> [Provided passage]
..........

As such, the main transmission channel is likely to be global liquidity conditions, which are tightening, said Patra. "If worry were to give way to panic, liquidity, especially U.S. dollar funding, could dry up and markets could malfunction."

Meanwhile, crude oil above $100 per barrel could lead to new macroeconomic headwinds and act as a second channel of contagion. A third channel could be inflated country risk premiums, which raise the cost of funding for emerging economies and reduce investment volumes, said Patra.

Inflation And Monetary Policy Impact

Commenting on inflation, Patra said that international crude prices present an overwhelming risk to inflation. However, headroom exists to adjust excise duties, which, in turn, can delay the pass-through to pump prices, he said.

"On the other hand, prospects for the easing of food inflation remain bright with record production and buffer stocks," said Patra. Strong supply-side interventions and increase in domestic production can check inflation in sensitive items like pulses and edible oil prices. However, a spillover from the geopolitical situation cannot be ruled out, he added.

Patra, however, took comfort in the fact that while cost-push pressures on core inflation remain elevated, selling prices of businesses remain subdued due to low pass-through of given the large amount of slack in the economy.

While the fallout of the geopolitical situation is being assessed and will be factored into our projections, it is reasonable to treat it as a supply shock at this stage in the setting of monetary policy.
Michael Patra, Deputy Governor, RBI

The RBI and the Monetary Policy Committee have maintained a status quo on rates and held on its accommodative monetary policy stance despite inflation concerns. The regulator expects inflation to average 4.5% in FY23, an estimate that economists see as low.

Patra said the central bank would undertake a "thorough review" of its forecasts in April.

The deputy governor, however, added that India's inflation scenario currently is far better than it was in 2013, when the economy faced the brunt of the taper tantrum amid tightening from the U.S. Federal Reserve.

..........

> [Extracted data]
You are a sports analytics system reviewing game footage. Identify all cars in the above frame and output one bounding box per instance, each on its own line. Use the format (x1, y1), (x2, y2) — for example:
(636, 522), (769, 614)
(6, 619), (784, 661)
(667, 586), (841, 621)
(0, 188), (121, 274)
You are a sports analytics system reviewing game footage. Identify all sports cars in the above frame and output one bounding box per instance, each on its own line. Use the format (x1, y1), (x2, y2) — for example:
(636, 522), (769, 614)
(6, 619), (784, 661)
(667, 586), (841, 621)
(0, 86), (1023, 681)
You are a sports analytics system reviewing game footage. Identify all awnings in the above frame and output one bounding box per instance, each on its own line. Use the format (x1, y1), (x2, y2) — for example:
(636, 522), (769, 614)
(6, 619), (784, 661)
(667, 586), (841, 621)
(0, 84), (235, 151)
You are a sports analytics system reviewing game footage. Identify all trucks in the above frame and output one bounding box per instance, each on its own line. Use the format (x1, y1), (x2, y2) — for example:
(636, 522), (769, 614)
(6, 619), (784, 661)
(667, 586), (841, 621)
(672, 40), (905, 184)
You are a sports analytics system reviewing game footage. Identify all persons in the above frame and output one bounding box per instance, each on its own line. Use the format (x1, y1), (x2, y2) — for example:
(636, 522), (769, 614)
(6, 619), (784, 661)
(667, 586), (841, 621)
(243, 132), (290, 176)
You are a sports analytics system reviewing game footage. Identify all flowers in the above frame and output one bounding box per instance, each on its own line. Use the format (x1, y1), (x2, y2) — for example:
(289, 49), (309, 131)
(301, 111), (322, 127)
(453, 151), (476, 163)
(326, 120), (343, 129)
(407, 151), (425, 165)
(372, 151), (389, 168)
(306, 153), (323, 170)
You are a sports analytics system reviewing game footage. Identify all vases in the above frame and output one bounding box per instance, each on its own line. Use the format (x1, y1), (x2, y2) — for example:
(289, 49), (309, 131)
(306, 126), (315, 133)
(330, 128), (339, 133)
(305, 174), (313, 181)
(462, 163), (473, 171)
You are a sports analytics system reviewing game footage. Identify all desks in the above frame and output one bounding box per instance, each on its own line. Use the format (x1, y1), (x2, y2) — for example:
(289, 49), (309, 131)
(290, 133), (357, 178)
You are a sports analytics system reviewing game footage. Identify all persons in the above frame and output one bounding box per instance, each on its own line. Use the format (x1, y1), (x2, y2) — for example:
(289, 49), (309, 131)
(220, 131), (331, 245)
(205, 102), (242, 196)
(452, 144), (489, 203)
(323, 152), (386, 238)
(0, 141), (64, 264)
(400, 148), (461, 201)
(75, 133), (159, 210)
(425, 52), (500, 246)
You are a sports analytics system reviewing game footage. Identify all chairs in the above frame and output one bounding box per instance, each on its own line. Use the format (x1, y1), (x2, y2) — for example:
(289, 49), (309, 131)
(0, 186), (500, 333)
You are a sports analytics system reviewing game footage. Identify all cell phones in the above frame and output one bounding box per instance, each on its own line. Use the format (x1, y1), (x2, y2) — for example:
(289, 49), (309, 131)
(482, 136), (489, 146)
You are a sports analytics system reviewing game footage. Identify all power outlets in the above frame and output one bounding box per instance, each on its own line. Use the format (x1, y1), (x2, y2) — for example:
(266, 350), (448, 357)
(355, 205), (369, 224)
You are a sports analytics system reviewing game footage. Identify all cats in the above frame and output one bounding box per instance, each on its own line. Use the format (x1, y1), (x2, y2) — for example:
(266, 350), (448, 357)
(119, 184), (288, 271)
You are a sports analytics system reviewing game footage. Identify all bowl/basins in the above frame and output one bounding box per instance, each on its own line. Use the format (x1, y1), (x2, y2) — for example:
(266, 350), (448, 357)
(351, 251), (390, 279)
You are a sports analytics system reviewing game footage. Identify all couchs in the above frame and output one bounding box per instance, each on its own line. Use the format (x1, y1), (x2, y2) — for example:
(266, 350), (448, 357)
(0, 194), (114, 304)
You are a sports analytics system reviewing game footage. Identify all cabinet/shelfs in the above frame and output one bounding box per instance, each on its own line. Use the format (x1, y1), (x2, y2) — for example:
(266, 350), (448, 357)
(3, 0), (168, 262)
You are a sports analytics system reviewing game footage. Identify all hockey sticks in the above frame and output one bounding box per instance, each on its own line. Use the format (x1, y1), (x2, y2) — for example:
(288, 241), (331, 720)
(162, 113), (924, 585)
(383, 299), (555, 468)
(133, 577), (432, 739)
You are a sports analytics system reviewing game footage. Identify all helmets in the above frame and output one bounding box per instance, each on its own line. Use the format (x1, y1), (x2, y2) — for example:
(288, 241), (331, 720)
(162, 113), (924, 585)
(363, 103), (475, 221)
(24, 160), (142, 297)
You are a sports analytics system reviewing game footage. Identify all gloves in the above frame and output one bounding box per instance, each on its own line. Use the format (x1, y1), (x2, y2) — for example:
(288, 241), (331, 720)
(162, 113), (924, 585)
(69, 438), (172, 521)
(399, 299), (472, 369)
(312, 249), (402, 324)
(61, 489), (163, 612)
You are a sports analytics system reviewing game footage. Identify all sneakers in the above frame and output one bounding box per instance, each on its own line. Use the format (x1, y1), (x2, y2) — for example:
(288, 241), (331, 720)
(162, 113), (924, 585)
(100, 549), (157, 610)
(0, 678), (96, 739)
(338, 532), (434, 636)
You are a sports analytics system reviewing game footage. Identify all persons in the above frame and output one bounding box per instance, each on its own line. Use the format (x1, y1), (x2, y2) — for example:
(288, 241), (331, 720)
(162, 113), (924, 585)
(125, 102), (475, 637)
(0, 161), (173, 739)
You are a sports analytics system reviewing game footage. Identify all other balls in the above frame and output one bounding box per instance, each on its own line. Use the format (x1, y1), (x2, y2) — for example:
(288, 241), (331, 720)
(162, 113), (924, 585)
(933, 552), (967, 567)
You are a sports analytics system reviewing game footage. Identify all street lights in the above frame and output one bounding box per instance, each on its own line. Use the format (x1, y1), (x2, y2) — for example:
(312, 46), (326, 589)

..........

Reproduce verbatim the part of the passage on RBI inflation remarks that opens with the words "While the fallout" and closes with "of monetary policy.". The items were drawn from a source unrelated to the text.

While the fallout of the geopolitical situation is being assessed and will be factored into our projections, it is reasonable to treat it as a supply shock at this stage in the setting of monetary policy.